How Living With Baboons Prepared Me for Living Through High School
The world of mean girls and cliques was a startling change from working alongside my primatologist parents. Fortunately, I’d learned a bit about navigating vicious social structures.
I tripped over a thorn bush and stumbled into a warthog hole. My legs were already crisscrossed with slashes from a morning spent walking through spiny hippo grass in the flooded plains between islands in the Okavango Delta, in Botswana, and now streaks of blood appeared beneath the caked mud on my shins. I didn’t have time to stop though: I needed to find my monkey.

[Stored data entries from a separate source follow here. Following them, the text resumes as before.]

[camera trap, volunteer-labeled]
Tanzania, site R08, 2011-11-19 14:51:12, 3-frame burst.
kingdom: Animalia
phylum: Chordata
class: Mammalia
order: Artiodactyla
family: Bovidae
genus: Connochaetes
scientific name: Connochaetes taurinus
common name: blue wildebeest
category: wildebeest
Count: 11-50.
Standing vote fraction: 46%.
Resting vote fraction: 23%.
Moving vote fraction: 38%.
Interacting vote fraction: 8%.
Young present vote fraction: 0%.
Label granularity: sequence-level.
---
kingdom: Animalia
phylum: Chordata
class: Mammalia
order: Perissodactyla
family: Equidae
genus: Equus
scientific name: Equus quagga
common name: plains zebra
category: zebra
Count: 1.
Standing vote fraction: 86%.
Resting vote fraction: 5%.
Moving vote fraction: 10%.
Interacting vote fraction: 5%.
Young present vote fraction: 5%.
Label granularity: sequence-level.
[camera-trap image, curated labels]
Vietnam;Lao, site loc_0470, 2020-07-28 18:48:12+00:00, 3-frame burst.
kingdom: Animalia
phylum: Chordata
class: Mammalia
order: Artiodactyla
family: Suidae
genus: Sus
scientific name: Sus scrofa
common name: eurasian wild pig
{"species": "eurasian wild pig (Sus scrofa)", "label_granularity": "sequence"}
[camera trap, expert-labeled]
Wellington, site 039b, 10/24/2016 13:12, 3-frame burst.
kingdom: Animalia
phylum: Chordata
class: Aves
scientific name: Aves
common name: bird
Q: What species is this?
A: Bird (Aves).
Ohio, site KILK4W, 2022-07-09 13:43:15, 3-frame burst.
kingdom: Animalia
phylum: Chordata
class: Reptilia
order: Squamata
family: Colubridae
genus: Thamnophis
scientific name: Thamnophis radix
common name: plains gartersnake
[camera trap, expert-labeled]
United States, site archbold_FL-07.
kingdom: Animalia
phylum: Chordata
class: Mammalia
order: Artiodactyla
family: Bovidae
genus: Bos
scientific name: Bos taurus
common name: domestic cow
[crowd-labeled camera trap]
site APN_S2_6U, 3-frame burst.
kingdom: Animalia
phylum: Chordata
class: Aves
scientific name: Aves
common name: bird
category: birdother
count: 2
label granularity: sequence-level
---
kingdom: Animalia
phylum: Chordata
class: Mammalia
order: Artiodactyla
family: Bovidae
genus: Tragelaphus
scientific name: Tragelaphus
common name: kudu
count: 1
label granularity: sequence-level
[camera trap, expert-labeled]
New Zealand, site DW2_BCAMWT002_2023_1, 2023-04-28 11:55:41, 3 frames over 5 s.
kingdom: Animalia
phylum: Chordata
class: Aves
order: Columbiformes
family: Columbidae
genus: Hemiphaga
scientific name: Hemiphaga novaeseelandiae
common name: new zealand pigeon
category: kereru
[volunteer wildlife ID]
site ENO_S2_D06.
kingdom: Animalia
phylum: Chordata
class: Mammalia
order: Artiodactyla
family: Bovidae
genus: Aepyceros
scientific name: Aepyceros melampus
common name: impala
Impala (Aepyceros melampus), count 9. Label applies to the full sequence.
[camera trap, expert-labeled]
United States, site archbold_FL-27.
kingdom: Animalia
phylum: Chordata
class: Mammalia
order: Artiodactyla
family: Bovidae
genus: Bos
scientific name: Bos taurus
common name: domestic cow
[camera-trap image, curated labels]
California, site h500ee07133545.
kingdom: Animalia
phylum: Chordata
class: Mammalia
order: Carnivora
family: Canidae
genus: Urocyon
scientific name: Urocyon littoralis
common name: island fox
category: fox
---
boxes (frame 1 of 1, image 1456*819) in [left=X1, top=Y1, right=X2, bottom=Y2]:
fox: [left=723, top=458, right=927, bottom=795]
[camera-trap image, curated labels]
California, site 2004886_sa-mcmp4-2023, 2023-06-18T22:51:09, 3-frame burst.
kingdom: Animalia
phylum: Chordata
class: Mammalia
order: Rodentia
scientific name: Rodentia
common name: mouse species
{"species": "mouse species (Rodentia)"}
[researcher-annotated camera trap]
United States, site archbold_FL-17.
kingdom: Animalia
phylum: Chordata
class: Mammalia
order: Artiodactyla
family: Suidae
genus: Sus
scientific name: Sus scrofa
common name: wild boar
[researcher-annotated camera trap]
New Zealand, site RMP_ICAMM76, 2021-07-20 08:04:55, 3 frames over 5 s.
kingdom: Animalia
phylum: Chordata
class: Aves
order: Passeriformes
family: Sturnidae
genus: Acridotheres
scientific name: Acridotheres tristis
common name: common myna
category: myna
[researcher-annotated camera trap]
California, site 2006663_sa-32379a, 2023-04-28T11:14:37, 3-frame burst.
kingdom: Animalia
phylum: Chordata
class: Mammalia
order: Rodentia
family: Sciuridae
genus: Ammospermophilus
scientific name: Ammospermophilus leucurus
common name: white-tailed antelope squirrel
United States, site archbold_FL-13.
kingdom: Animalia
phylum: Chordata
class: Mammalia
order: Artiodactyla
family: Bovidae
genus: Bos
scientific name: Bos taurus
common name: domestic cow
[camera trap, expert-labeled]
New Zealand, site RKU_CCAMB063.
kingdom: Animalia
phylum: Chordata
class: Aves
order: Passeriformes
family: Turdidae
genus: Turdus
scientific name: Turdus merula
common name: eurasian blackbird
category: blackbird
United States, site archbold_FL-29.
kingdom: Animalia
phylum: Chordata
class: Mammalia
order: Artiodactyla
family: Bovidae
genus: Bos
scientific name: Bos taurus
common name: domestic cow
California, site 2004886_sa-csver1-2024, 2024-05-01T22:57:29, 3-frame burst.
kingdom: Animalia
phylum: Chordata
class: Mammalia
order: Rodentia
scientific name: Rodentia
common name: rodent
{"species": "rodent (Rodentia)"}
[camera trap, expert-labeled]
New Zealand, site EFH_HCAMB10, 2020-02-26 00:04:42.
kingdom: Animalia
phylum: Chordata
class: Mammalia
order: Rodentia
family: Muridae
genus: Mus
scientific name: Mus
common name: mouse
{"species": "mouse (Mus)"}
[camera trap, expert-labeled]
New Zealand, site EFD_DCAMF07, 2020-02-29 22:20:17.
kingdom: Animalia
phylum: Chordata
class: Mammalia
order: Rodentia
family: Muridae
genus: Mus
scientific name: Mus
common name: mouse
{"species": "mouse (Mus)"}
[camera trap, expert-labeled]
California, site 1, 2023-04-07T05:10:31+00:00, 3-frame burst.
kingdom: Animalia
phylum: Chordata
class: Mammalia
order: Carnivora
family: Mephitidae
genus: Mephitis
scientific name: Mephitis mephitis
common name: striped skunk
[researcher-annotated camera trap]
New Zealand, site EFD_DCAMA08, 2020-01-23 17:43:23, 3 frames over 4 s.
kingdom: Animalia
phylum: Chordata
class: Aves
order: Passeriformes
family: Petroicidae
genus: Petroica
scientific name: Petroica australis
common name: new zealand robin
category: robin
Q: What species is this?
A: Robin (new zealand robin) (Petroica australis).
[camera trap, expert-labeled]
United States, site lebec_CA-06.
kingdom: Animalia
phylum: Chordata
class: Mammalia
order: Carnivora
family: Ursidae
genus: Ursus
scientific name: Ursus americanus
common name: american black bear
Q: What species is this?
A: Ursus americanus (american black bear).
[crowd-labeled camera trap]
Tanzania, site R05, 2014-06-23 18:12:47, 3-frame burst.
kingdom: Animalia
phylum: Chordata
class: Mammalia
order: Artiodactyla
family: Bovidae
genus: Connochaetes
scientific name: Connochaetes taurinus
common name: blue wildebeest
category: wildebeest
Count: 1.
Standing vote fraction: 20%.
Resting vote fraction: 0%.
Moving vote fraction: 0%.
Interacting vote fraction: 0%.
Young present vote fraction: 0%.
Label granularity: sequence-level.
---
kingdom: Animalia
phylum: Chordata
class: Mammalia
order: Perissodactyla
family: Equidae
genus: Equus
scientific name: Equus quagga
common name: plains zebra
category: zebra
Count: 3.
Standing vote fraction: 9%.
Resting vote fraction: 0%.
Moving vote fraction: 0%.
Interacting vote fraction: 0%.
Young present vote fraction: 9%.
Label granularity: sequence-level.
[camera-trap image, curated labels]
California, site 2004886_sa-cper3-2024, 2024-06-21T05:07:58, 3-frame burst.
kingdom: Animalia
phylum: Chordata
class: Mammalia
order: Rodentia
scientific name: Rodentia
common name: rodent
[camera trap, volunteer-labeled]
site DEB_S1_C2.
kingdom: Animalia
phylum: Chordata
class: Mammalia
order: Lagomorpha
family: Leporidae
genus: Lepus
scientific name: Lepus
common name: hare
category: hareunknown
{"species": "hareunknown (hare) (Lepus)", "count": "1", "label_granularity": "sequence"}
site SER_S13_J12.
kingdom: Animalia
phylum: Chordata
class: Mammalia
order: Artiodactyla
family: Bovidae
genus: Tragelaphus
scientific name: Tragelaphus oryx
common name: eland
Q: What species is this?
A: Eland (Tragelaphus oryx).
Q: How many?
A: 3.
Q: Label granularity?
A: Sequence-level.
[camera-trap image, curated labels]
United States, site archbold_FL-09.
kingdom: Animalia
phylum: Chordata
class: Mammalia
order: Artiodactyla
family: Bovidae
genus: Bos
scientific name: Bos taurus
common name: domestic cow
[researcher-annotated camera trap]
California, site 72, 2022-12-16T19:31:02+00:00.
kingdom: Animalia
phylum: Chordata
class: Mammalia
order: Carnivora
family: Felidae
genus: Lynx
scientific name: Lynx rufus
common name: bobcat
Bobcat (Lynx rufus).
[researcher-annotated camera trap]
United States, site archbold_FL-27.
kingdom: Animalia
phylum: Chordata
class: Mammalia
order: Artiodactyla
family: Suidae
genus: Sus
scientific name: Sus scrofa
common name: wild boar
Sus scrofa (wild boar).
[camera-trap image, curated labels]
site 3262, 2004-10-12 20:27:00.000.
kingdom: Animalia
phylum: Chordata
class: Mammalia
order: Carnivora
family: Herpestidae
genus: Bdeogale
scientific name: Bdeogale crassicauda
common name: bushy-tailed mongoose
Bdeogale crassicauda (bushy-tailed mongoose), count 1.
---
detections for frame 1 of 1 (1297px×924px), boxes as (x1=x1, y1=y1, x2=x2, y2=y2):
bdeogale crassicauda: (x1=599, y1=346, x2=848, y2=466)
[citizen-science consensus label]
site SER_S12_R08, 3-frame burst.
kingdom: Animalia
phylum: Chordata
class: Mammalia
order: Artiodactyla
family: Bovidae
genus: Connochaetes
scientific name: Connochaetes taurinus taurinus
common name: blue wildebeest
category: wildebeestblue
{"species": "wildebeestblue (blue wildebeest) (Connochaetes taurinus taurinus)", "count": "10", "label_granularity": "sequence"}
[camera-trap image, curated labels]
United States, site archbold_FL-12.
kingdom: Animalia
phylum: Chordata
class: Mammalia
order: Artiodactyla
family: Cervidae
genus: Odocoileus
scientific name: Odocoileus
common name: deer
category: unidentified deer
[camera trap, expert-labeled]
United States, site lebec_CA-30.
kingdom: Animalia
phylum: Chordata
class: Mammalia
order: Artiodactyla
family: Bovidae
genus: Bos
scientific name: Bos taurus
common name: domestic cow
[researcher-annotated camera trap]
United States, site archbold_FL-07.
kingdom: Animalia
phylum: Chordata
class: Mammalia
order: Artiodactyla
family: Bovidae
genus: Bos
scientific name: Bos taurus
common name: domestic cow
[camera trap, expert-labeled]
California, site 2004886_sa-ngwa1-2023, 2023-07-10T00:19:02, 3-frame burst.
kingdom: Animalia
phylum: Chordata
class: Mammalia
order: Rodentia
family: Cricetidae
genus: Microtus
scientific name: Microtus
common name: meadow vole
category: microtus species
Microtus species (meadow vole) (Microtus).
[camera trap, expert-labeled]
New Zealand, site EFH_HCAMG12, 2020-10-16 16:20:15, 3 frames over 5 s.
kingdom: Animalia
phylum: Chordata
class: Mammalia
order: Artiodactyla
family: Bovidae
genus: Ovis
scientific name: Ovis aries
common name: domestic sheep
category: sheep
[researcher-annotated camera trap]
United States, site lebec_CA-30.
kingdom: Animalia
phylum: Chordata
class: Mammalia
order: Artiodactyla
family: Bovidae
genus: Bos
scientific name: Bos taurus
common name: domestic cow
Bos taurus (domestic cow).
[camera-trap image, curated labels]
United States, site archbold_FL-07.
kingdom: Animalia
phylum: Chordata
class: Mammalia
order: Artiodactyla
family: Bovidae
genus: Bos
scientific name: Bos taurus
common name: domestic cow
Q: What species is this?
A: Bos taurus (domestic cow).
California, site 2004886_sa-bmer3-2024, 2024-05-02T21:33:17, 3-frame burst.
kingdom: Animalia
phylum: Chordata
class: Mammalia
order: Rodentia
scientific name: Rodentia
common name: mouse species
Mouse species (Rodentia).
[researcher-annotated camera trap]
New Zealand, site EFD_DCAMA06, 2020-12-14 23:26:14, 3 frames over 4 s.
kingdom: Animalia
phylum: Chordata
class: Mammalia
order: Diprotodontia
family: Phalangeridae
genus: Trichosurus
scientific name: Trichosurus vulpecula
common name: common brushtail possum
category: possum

I was doing what my parents called a “focal follow,” a 20-minute period of time where I followed an individual baboon from their study troop and wrote down everything she did and everyone she interacted with in a string of complicated codes. The focal was meant to be a representative sample of how that female spent her time and, more importantly, who she spent it with, since in the world of baboon society the relationships between females determined everything. I found Comet again on the other side of the thorn bush and was relieved to see her just eating grasshoppers with her sisters as expected. Good, I hadn’t missed anything.
I glanced down at my handheld computer, where I typed the focal info, and a string of code blinked back at me, the computer threatening to overheat in the 100-degree sun. It wasn’t even 9 a.m., but that was the Okavango in summer.